▶ [Aim]: In the text below on highway access for a grain terminal, where does the department propose providing an access point?

▶ [Text extract]:
______

We look at adding more than an agricultural access here. Remember, this is a grain terminal which will have lots of big trucks, heavy trucks turning, moving off, and it is also relatively close to this turning section and a curve in the highway. So the risk factors again increase when you have these types of changes in the highway. I look to my staff if that–[interjection] Right. We also have a ramp going up the bridge that again increases the risk factor, the danger factors around that exit point. So, in order to engineer a safe exit, this is going to be very costly. We have to put in appropriate turning lanes. We have difficulty with proximity to the ramp and a host of questions.
So the department said: are there other options where we could take the traffic off now, where we already have an access point to reduce the risk, and be able to bring it in, and it works best ultimately if we are able to have a through roadway? As the member will see from the plan, being able to provide an access where PTH 6 currently meets the Perimeter, where we already have turning lanes and we have the kind of structure where people are alert to intersection activity, if we were to be able to take a roadway off of that intersection to access this property and make a connection further over here onto PR 221, Inkster Boulevard, we would be able to get the through flow of traffic without or minimizing the kind of risk of taking traffic off the Perimeter.

______

▶ [Data rows]:
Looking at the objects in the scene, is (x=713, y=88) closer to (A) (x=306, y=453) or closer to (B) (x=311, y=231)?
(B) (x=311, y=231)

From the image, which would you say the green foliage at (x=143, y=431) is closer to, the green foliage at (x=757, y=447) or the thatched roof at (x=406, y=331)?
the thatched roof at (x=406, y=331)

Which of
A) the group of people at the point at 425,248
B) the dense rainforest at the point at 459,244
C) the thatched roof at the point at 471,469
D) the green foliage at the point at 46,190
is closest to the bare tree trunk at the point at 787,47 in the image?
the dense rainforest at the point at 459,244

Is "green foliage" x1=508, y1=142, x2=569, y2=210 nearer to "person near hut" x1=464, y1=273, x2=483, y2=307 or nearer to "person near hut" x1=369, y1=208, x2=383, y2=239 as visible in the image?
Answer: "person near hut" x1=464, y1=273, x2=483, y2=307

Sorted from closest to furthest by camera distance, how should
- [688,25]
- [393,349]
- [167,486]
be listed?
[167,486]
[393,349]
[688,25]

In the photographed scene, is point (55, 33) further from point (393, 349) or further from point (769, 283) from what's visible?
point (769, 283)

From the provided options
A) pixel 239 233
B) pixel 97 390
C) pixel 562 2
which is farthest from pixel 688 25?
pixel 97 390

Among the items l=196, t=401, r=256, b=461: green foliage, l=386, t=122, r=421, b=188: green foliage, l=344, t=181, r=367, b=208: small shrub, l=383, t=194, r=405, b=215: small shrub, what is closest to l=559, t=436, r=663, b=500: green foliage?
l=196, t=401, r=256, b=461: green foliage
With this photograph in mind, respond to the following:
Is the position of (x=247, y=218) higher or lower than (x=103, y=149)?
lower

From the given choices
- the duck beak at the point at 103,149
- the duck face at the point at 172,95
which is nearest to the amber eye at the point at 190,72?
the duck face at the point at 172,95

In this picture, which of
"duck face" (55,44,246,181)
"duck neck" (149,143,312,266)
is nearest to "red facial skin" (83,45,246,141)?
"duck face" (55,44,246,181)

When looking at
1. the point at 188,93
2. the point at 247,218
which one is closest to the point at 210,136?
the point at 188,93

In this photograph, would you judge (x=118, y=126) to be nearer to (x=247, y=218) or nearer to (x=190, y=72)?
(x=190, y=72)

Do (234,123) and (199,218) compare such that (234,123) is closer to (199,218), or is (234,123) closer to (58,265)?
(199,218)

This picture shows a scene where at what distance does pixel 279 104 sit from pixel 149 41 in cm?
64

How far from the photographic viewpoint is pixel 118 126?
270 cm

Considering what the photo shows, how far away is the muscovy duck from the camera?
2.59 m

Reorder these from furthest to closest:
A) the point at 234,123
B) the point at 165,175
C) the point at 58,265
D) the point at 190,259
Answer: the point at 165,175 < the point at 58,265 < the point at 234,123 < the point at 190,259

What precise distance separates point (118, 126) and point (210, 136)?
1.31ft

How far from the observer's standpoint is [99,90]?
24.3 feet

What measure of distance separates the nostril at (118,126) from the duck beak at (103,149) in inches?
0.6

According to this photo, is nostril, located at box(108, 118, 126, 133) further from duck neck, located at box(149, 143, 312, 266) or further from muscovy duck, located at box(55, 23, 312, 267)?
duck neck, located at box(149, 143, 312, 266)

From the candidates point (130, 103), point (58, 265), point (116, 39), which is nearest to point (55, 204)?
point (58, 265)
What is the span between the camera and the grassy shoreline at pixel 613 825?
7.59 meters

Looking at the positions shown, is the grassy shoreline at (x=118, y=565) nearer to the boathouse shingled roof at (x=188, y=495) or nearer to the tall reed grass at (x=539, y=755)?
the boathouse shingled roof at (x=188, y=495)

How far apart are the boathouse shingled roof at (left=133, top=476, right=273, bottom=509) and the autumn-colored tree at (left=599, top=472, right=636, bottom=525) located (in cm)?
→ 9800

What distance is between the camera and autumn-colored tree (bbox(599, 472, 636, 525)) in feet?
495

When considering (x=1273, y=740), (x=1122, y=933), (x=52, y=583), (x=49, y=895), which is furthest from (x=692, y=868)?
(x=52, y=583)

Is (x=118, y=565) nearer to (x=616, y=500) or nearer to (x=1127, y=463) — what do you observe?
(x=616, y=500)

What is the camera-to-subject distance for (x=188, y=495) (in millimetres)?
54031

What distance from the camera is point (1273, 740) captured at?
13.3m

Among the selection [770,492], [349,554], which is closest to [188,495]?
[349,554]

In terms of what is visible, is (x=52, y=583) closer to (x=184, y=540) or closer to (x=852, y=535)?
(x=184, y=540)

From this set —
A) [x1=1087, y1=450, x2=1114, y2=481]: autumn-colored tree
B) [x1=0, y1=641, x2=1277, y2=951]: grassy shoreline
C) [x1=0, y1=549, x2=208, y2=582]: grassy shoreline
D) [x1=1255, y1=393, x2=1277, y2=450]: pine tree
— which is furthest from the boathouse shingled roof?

______

▶ [Exercise result]: Where PTH 6 currently meets the Perimeter.